Question

GeneActivity without Fragments file in Seurat for Integrating scRNA-seq and scATAC-seq

0

Entering edit mode

23 months ago

el24 ▴ 40

Hi all,

I am new to R and Seurat, and I am following Seurat tutorials to find anchors between RNA-seq and ATAC-seq data according to:

Combining the two tutorials is difficult for a cell line data set I am using for SNARE-seq Human here.

I managed to run the following code and get PCA and UMAP for both RNA-seq and ATAC-seq data, but when I run the following code I get an error:

gene.activities <- GeneActivity(atac, features = VariableFeatures(rna))

Error in GeneActivity(atac, features = VariableFeatures(rna)) : The requested assay is not a ChromatinAssay.

I am struggling to create a chromatin assay using the following code in the second tutorial because the fragments file (fragments structure) is not available in this dataset, I only have TSV matrix format of cells x genes (or peak regions in ATAC-seq)
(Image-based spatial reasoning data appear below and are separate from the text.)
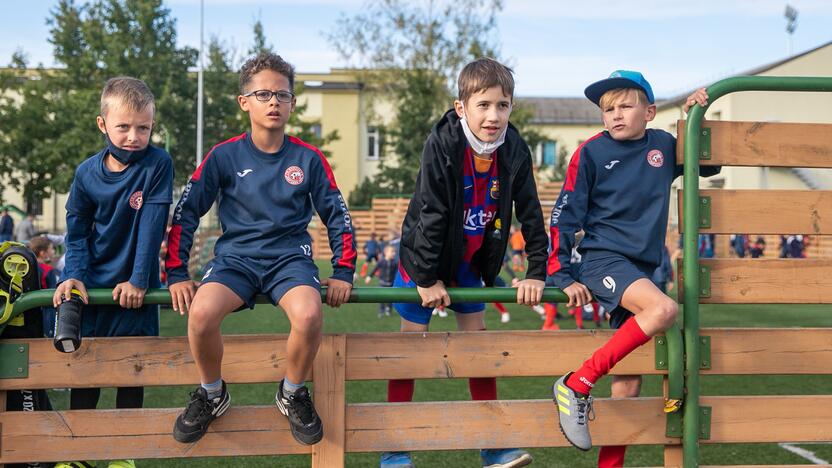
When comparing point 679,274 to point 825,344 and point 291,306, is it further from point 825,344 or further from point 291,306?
point 291,306

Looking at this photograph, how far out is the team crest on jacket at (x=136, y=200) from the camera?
12.6 ft

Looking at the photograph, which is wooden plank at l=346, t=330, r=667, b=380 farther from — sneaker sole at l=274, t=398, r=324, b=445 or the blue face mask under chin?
the blue face mask under chin

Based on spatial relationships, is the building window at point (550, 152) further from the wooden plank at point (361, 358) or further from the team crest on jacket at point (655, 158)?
the wooden plank at point (361, 358)

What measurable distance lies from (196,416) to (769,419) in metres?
2.68

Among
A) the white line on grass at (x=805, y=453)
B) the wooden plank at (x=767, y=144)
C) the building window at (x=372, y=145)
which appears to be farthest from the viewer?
the building window at (x=372, y=145)

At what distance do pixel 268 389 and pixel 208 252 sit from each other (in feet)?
64.0

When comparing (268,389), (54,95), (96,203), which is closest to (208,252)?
(54,95)

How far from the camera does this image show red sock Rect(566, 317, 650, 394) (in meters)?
3.57

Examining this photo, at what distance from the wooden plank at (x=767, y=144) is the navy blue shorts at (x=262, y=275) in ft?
6.31

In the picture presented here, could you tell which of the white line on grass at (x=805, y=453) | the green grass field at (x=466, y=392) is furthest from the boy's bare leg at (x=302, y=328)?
the white line on grass at (x=805, y=453)

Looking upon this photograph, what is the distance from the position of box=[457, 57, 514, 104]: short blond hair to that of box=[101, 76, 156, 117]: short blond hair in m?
1.49

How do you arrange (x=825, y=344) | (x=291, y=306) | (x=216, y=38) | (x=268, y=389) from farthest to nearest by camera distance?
1. (x=216, y=38)
2. (x=268, y=389)
3. (x=825, y=344)
4. (x=291, y=306)

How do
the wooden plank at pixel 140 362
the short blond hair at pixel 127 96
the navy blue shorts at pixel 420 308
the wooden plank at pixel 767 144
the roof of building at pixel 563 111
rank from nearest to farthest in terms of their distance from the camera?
1. the wooden plank at pixel 140 362
2. the short blond hair at pixel 127 96
3. the wooden plank at pixel 767 144
4. the navy blue shorts at pixel 420 308
5. the roof of building at pixel 563 111

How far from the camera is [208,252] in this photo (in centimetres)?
2642
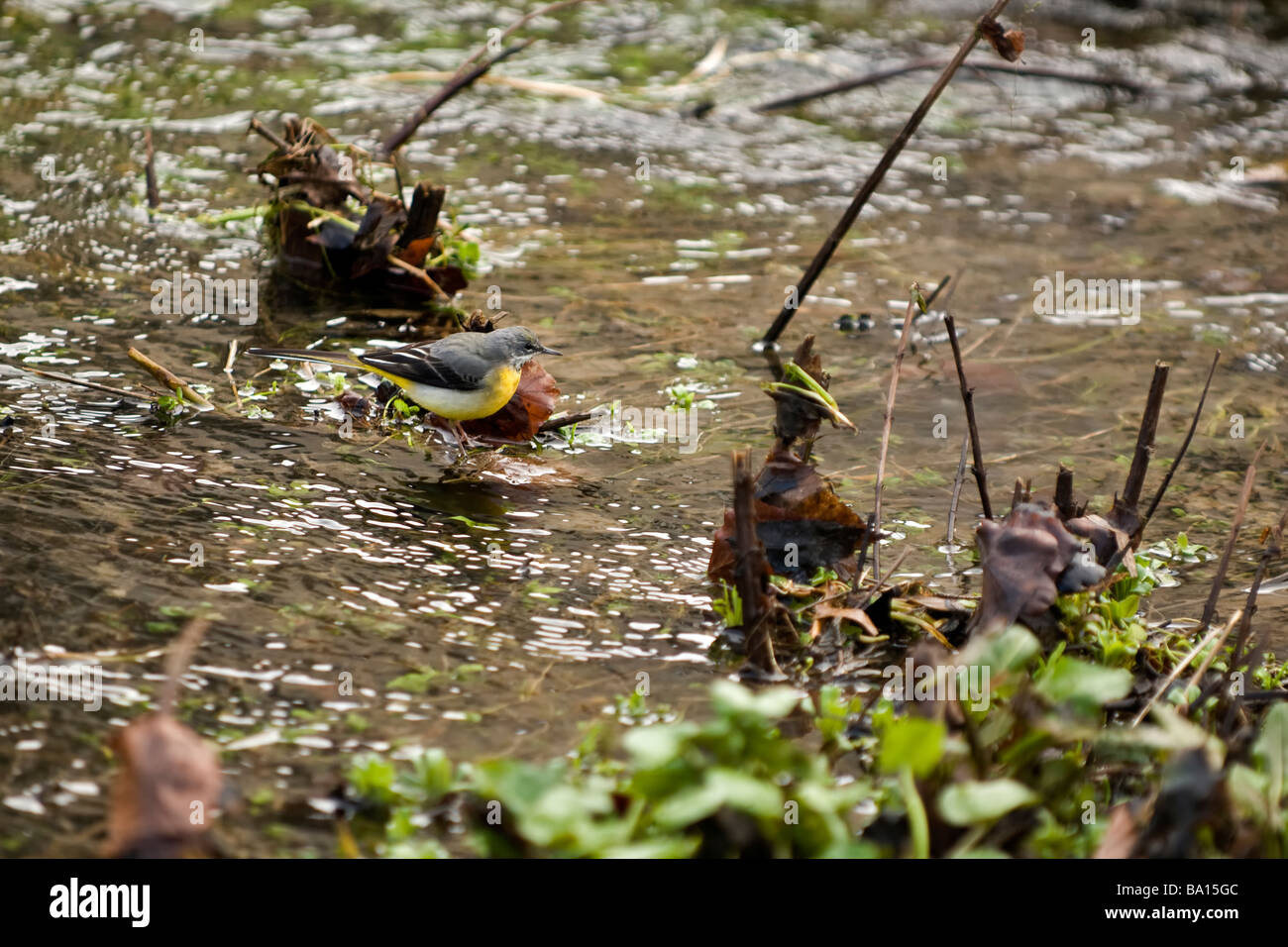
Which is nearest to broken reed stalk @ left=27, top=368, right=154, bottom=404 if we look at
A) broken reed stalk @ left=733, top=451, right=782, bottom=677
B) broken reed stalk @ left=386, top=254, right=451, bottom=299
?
broken reed stalk @ left=386, top=254, right=451, bottom=299

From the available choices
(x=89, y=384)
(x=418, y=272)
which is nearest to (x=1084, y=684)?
(x=89, y=384)

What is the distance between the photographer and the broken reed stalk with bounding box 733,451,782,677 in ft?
11.5

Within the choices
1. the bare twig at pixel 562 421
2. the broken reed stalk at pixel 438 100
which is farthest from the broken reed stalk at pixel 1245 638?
the broken reed stalk at pixel 438 100

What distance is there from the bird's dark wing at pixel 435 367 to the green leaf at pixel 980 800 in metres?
3.03

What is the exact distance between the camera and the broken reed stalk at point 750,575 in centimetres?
350

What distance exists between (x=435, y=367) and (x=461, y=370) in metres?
0.15

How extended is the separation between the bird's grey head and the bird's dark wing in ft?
0.62

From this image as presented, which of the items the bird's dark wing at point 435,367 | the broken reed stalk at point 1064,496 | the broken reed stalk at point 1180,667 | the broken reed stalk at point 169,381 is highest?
the broken reed stalk at point 1064,496

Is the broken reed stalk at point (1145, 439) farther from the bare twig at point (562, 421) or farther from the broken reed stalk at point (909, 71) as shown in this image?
the broken reed stalk at point (909, 71)

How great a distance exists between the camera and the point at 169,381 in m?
5.16

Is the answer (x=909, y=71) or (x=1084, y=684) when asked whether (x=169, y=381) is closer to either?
(x=1084, y=684)

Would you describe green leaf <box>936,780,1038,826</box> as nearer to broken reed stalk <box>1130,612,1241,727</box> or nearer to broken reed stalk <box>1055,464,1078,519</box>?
broken reed stalk <box>1130,612,1241,727</box>

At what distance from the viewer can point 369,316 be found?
6449 mm
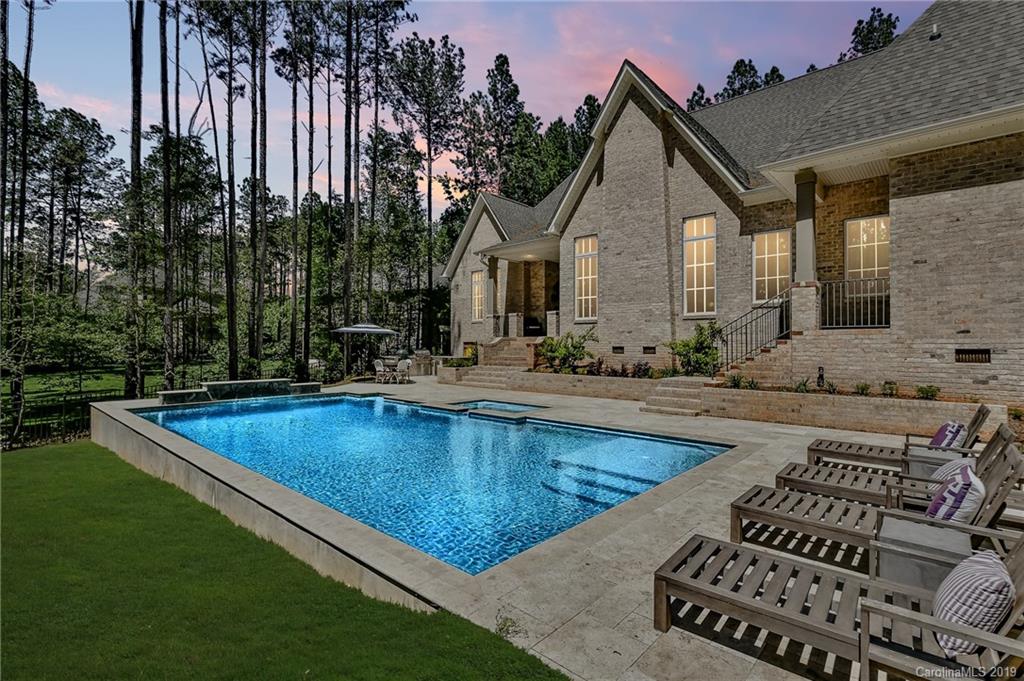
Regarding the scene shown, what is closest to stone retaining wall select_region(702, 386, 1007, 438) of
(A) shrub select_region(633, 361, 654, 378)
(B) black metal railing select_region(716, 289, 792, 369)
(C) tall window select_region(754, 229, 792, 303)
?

chrom_assay <- CreateChromatinAssay( counts = atac_counts, sep = c(":", "-"), genome = 'hg38', fragments = frag.file, min.cells = 10, annotation = annotations )

I appreciate any solutions or workaround to fix this issue so that I can run the GeneActivity() function to identify anchors between RNAseq and ATACseq data. I have read tutorials on Seurat and Signac packages, but none helped me fix this issue.

p.n: In an article, I found sinto package is being used to create fragments files from bam files. I also found fastq files on SRA so I am creating fragments files.

Thank you very much!

ATAC Fragments GeneActivity RNA Seurat • 2.6k views

ADD COMMENT • link updated 12 months ago by mk ▴ 290 • written 23 months ago by el24 ▴ 40

score 0 · Answer 1 · 2022-11-29

0

Entering edit mode

16 months ago

Min • 0

Did you solve this problem? I am also struggled in creating ChromatinAssay object without fragment files......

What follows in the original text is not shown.